I'm not at all a supporter of Israel, but this sounds a bit far-fetched.
TargetSelection
June 4th, 2010 at 9:21 pm
When do we realize that Israel is the dangerous rogue nuclear armed state that we should be embargoing?
JLS
June 4th, 2010 at 9:49 pm
"Elections are coming. We can have a whole new Congress in 7 months. The beauty of democracy."
I agree with your sentiments but who are we gonna elect-there's one party with two different names and whoever we elect is going to do the exact same thing.
Arial Gold
June 4th, 2010 at 11:44 pm
It is about time to elemnate dual citizenshiop to Americans,infact it is illegal and violates the Ameriacan constitution,there are several million foreign nationals who claim both American and another countries citizenship,this is like having two husbands ,which one are you loyal to.
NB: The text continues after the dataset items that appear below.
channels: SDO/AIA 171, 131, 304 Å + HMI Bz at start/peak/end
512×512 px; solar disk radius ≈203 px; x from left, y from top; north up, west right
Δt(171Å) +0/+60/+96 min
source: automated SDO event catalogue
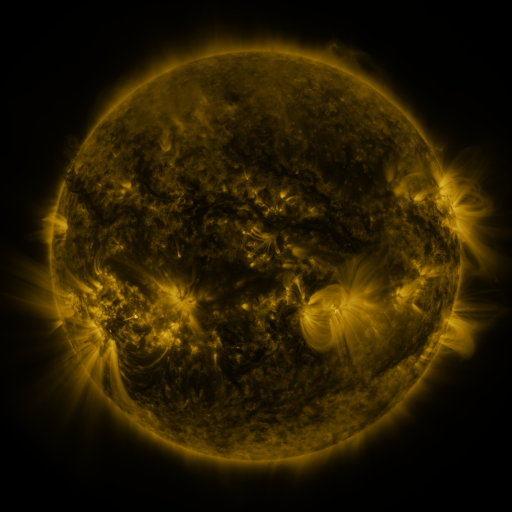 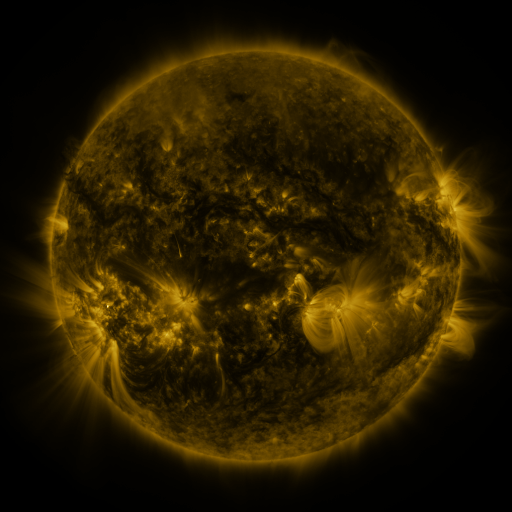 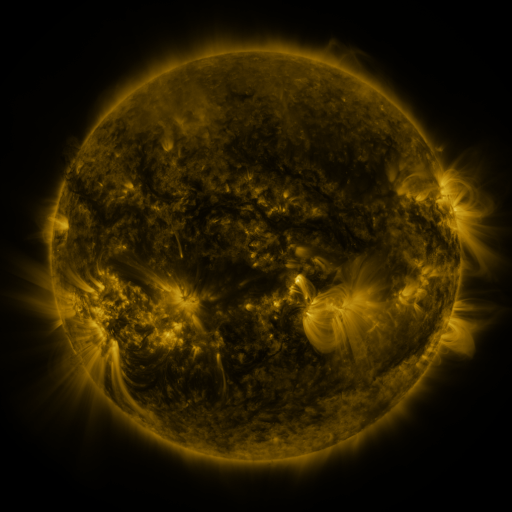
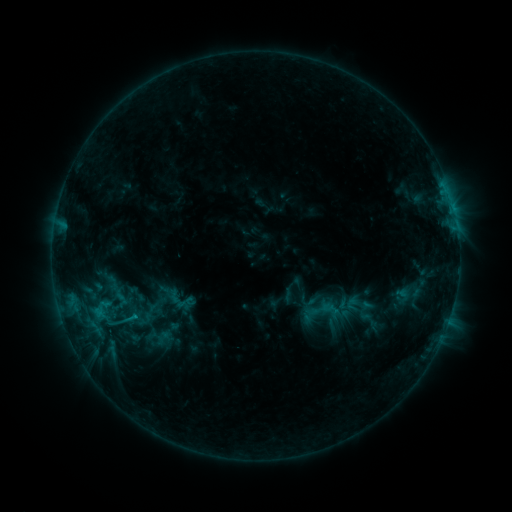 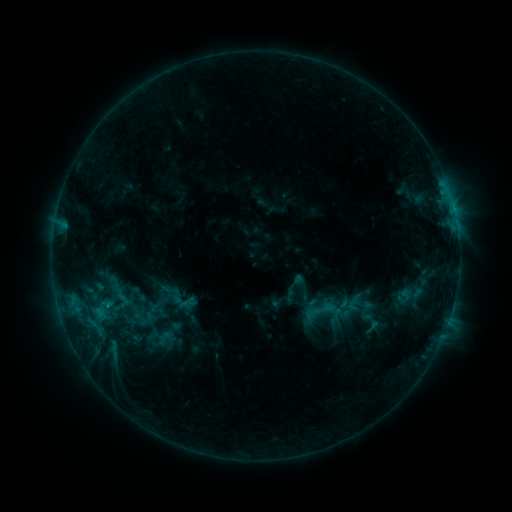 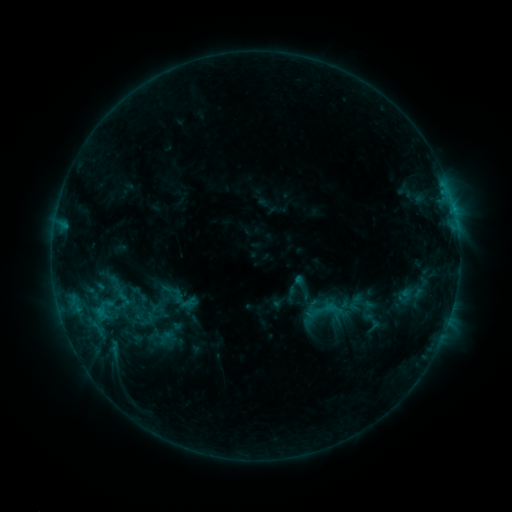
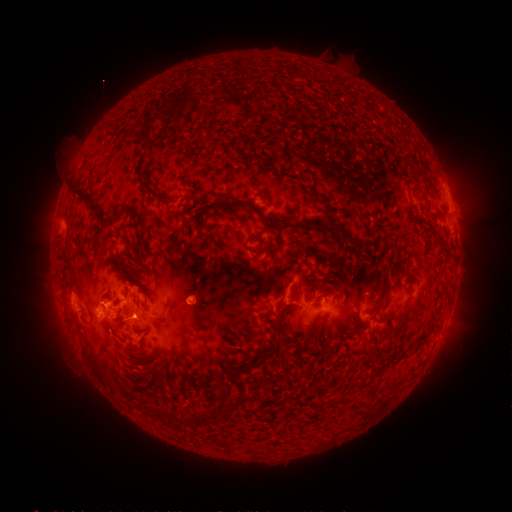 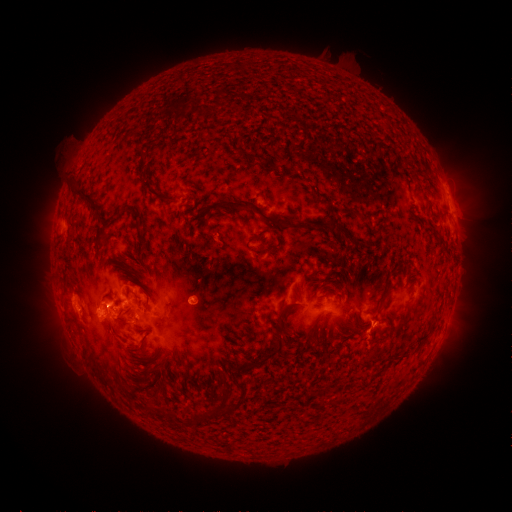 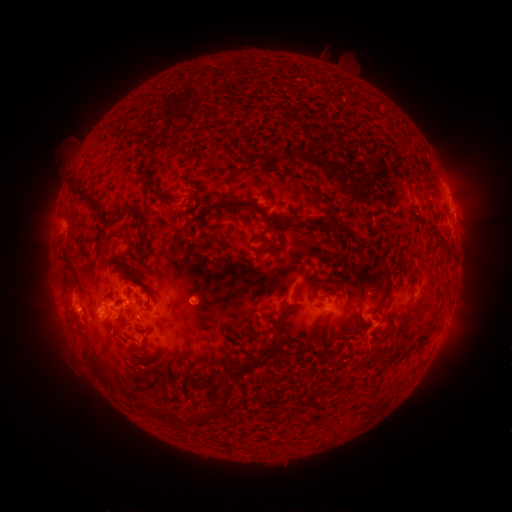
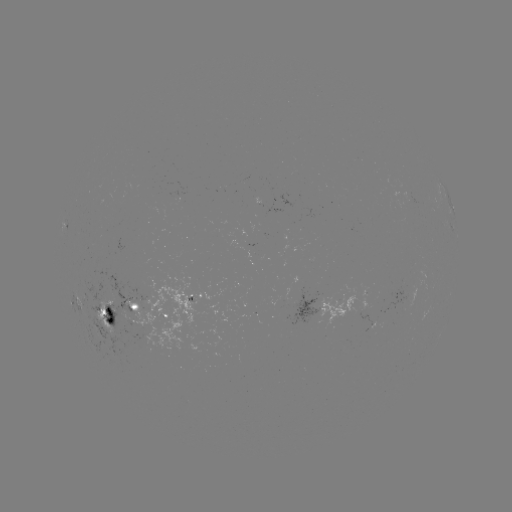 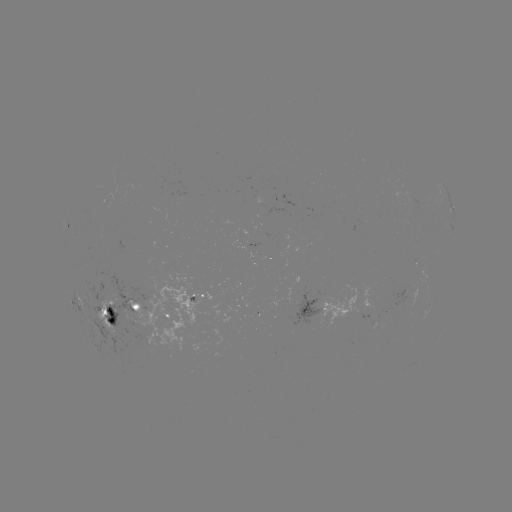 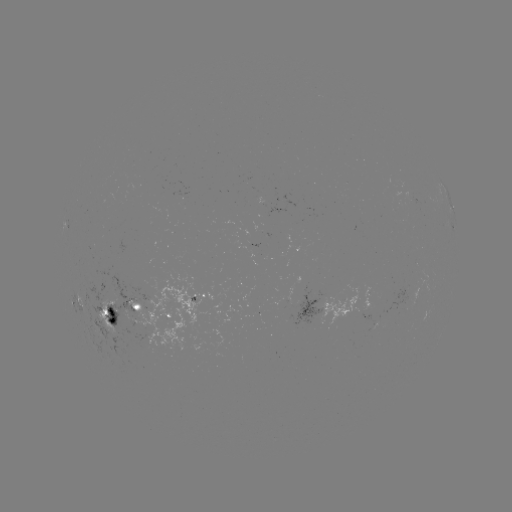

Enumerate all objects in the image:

It is a recent idea,knowing the fact law says if you serve in another country's arm force you automatically give up you American citizenship.Same if you act as a foreign governments offical you are forfiting your citizenship,Hamid Karzai,president of Afghanstan,is an American citizen,and so is the Benamin Natanyaho,and 250,000 of Israeli citizens who hold dual citizenship,but their loyalty is to Israel.
abiman
June 5th, 2010 at 12:30 am
When A H Foxman from ADL and other will swing the the "anti semite"baton against Dagan and Cordesman as they did aginst Biden and Gen Patreus
abiman
June 5th, 2010 at 12:34 am
US like other nation end up doing a lot of bad things from the perspective of other country. But no country engages into doing bad things for a third country for no obvious benefit to itself
Connestee
June 5th, 2010 at 4:46 pm
JLS I would give your post a one gazillion if I could. It is absolutely correct that elections will solve nothing with regard to Israel because both parties that dominate US politics suck up to the AIPAC, and are scared ****less of them to boot. These two parties have also created barriers in all 50 states that make third party candidacy very difficult.
Heathcliff_Maw
June 7th, 2010 at 5:20 pm
There were greater mistakes made in the twentieth century. The excessive blame and punishment put on Germany at the end of WWI comes to mind. That led to the bigger mistake of Hitler's election in Germany. That led to the smaller mistake of the creation of Israel. Perhaps you meant "post-World War II twentieth century." In that case, you may be right–at least as the United States and the Palestinians are concerned.